#### SELECTION
For about thirty years, I worked outside my native Italy – first as a teacher of Italian literature at the universities of Uppsala and Caen, then as a cultural attaché in Paris, Stockholm and Brussels. In all these posts I had a single objective: to make contemporary Italian literature – both that of the twenty-first century and that of the twentieth – better known. And I did this without a national institution delegated to the promotion of books standing behind me (I am thinking of those that exist in other countries, such as the French Bureau international de l’Edition française, the BIEF).
In each situation, I tried to implement different strategies, adapting to the context in which I was working. In Sweden, at the beginning of the twenty-first century, most local publishers did not have Italian-speaking editors, so they often relied on recommendations from translators and Italian teachers, and found it difficult to differentiate between the most popular current authors. As for older authors – the ‘historical’ ones from the twentieth century – they seemed to consider them as voices of the past, to be forgotten. To counter this rather bleak situation, I created a bilingual Italian/Swedish magazine, whose very name, Cartaditalia, announced its ambition to offer the Swedish public a map of contemporary Italian culture. The first issue was dedicated to the contemporary Italian novel and included texts by ten authors who had never been translated into Swedish (Roberto Alajmo, Franco Arminio, Andrea Bajani, Diego De Silva, Giulia Fazzi, Elena Ferrante, Valeria Parrella, Antonio Scurati, Vitaliano Trevisan, Sandro Veronesi). In the space of a couple of years, five of these authors had been published by Swedish publishers, large (Nordstedts) and small (Contempo, Astor). The second issue was on contemporary Italian poetry, something almost unknown in Sweden, with texts by Giampiero Neri, Fabio Pusterla, Eugenio De Signoribus, Franco Buffoni, Luciano Cecchinel, Jolanda Insana, Patrizia Cavalli, Mariangela Gualtieri, Antonella Anedda, Maria Grazia Calandrone and Maria Luisa Vezzali.

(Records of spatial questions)
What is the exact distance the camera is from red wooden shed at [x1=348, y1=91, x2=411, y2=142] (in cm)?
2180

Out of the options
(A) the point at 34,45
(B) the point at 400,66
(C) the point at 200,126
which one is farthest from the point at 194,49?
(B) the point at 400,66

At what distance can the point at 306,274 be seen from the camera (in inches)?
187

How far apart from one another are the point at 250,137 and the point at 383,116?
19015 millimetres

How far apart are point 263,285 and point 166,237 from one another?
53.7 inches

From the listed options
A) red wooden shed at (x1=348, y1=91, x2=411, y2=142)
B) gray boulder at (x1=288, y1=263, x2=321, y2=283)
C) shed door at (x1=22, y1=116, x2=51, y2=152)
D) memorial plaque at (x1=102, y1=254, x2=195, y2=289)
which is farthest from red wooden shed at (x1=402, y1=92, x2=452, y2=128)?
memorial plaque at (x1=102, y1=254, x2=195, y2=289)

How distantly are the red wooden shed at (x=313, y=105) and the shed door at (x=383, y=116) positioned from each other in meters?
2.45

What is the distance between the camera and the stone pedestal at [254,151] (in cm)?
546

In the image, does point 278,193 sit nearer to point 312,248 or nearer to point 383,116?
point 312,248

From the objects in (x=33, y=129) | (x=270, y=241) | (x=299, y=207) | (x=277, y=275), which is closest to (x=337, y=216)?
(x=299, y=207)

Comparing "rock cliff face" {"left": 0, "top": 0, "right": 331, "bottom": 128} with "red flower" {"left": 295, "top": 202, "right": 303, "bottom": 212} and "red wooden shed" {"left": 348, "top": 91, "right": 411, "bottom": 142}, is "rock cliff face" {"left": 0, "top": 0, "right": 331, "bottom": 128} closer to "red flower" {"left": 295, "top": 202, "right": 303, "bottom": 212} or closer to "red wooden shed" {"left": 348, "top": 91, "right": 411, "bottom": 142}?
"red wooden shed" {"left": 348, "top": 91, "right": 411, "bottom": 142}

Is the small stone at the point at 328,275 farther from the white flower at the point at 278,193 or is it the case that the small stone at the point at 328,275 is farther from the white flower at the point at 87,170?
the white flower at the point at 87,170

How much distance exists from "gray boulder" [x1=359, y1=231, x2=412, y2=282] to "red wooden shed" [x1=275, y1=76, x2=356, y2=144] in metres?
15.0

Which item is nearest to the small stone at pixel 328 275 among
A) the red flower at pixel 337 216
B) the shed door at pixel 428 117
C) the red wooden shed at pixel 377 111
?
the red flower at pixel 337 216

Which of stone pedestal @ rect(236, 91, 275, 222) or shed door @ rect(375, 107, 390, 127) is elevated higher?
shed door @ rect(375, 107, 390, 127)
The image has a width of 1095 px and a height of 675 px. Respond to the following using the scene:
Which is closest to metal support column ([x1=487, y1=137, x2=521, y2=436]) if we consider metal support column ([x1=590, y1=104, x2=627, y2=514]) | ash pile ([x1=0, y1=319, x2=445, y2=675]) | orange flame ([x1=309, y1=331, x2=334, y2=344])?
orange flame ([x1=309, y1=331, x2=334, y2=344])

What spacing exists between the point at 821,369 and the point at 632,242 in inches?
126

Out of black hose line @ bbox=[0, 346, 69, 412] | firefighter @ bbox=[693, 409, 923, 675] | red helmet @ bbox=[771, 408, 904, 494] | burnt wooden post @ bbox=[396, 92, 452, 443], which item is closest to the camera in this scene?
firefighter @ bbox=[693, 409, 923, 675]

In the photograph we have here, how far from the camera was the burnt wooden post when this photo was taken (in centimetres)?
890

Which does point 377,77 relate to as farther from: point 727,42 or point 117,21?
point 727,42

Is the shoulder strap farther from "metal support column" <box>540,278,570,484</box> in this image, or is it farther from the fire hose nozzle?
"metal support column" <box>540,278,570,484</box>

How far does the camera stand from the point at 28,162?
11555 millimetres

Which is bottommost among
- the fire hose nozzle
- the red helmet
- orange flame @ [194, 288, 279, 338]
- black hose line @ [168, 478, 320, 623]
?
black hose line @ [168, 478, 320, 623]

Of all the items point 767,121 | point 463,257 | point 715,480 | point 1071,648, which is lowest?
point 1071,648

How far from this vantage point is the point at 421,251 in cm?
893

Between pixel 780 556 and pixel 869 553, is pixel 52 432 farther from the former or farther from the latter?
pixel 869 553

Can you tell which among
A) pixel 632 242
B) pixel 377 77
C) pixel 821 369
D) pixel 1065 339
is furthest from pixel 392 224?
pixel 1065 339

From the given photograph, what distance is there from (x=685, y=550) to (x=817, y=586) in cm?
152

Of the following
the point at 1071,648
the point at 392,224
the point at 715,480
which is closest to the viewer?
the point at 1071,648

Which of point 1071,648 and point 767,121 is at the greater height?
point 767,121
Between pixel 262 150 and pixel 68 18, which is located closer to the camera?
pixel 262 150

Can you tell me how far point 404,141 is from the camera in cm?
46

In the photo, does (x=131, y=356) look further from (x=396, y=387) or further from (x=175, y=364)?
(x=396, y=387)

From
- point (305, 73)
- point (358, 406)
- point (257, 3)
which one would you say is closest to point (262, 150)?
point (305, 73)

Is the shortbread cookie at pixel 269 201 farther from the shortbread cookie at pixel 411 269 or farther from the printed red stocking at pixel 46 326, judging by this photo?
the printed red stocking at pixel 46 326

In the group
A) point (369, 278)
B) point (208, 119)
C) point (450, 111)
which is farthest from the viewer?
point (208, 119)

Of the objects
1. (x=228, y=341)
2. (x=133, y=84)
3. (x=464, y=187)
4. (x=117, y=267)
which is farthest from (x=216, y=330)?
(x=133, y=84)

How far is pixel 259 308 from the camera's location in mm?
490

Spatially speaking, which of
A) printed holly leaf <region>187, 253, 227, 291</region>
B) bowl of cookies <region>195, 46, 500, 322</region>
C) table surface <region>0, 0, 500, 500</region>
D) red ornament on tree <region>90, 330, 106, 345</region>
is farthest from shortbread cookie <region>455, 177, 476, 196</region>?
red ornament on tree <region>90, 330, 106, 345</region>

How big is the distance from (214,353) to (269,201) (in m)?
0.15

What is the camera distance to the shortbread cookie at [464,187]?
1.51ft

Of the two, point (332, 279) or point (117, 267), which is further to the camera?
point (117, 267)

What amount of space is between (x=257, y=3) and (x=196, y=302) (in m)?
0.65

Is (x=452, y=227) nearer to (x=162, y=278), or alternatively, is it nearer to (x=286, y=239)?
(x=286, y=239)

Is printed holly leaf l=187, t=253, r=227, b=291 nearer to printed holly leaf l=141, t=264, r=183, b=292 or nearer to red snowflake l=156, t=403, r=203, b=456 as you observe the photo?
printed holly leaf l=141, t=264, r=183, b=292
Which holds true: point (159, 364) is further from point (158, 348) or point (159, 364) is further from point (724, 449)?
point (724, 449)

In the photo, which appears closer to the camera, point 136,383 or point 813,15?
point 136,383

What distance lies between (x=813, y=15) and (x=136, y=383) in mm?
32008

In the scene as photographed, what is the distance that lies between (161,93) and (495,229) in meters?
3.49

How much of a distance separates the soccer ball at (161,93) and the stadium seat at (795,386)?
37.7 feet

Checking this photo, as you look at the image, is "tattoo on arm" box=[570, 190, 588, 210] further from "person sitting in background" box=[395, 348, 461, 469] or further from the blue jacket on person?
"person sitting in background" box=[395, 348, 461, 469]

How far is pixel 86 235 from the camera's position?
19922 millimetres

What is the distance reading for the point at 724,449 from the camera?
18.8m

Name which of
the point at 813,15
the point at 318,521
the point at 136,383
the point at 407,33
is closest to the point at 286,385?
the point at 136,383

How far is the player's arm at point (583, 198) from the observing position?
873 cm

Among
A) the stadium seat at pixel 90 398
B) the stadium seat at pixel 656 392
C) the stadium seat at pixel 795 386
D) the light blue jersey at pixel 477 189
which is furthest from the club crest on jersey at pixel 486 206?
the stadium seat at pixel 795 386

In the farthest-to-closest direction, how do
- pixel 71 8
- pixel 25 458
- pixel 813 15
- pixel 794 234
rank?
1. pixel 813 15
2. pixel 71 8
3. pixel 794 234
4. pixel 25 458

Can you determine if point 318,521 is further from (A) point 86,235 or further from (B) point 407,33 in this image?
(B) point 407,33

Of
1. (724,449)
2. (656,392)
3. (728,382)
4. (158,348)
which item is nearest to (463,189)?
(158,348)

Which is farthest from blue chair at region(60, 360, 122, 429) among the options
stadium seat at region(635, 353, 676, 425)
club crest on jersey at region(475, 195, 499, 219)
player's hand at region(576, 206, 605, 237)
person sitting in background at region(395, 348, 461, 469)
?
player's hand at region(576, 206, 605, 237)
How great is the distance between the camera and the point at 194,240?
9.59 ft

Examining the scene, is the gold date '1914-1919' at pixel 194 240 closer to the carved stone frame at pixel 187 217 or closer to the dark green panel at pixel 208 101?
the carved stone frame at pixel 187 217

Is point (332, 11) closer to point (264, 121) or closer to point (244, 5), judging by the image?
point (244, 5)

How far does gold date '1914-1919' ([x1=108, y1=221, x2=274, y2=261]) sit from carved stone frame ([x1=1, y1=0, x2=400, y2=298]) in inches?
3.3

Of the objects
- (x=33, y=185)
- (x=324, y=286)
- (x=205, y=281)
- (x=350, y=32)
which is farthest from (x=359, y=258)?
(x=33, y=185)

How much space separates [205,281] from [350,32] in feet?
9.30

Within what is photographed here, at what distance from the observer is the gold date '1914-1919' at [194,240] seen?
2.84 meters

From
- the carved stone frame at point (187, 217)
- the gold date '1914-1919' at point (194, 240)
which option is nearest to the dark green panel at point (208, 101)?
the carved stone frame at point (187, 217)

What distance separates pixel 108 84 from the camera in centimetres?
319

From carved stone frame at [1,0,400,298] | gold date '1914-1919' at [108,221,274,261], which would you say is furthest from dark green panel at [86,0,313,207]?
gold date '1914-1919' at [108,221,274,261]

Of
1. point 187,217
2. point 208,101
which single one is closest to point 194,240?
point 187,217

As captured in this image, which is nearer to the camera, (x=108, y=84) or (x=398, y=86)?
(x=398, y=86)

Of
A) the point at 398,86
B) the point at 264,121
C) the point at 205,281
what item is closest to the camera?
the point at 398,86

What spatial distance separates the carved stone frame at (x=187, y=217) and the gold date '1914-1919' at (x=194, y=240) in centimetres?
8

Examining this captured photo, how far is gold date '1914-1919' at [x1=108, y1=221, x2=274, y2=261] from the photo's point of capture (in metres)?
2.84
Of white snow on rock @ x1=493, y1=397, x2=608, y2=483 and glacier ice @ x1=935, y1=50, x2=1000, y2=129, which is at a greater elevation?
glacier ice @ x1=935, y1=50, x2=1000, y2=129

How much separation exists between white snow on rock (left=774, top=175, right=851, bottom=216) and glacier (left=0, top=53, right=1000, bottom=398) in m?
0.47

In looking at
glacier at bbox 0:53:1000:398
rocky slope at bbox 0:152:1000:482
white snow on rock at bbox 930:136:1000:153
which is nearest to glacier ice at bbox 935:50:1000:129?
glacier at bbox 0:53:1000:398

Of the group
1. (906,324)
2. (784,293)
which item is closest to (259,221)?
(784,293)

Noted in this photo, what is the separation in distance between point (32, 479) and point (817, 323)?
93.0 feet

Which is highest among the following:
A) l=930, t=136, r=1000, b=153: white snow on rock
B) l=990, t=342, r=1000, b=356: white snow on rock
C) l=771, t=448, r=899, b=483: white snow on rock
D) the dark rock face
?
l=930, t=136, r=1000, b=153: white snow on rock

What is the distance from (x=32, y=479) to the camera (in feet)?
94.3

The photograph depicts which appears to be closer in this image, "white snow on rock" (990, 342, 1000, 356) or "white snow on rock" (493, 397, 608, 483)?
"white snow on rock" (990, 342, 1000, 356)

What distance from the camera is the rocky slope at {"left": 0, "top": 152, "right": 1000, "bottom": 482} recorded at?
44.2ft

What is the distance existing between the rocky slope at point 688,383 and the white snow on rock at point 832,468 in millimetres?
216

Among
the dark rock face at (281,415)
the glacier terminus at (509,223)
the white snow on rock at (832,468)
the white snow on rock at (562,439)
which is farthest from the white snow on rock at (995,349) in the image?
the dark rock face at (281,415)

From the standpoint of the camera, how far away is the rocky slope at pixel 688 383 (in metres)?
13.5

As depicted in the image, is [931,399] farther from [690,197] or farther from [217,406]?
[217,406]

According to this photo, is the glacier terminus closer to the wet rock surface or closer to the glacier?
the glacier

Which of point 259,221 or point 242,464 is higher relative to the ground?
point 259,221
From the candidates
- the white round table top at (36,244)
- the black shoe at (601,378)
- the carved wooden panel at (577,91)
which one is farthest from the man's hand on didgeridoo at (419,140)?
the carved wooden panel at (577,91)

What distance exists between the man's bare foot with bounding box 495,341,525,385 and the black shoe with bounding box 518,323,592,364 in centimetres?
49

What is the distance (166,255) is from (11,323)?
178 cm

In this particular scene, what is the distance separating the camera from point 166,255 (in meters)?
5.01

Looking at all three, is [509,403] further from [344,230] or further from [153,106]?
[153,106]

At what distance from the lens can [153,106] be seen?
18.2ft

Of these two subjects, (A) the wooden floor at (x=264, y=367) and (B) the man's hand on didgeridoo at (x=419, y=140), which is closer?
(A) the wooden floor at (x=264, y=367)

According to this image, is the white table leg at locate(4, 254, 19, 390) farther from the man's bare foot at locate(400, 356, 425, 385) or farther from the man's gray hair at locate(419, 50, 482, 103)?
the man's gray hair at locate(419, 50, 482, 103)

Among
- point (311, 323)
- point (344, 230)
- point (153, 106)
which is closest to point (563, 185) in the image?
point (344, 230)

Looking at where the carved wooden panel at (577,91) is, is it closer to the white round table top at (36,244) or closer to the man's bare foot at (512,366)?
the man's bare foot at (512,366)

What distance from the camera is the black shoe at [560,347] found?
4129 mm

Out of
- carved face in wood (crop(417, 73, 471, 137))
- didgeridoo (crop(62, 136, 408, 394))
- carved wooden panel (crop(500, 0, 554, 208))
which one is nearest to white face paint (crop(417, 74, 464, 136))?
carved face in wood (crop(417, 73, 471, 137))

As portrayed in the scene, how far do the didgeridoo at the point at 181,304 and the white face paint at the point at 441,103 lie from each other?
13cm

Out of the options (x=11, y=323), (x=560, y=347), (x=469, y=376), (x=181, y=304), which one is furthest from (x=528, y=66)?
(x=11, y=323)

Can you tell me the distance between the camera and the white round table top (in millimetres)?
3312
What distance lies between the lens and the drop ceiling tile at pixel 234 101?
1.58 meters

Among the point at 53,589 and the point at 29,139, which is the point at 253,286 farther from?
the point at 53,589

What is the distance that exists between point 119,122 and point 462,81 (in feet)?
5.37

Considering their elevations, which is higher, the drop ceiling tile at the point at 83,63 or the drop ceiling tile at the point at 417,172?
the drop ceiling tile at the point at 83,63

#### DIRECTIONS
a) Please write out the part of the passage on promoting Italian literature starting at "For about thirty" and ending at "française, the BIEF).".
b) According to the passage on promoting Italian literature, what was the first issue of Cartaditalia dedicated to?

#### SOLUTIONS TO THE TASKS
a)
For about thirty years, I worked outside my native Italy – first as a teacher of Italian literature at the universities of Uppsala and Caen, then as a cultural attaché in Paris, Stockholm and Brussels. In all these posts I had a single objective: to make contemporary Italian literature – both that of the twenty-first century and that of the twentieth – better known. And I did this without a national institution delegated to the promotion of books standing behind me (I am thinking of those that exist in other countries, such as the French Bureau international de l’Edition française, the BIEF).

b) The contemporary Italian novel.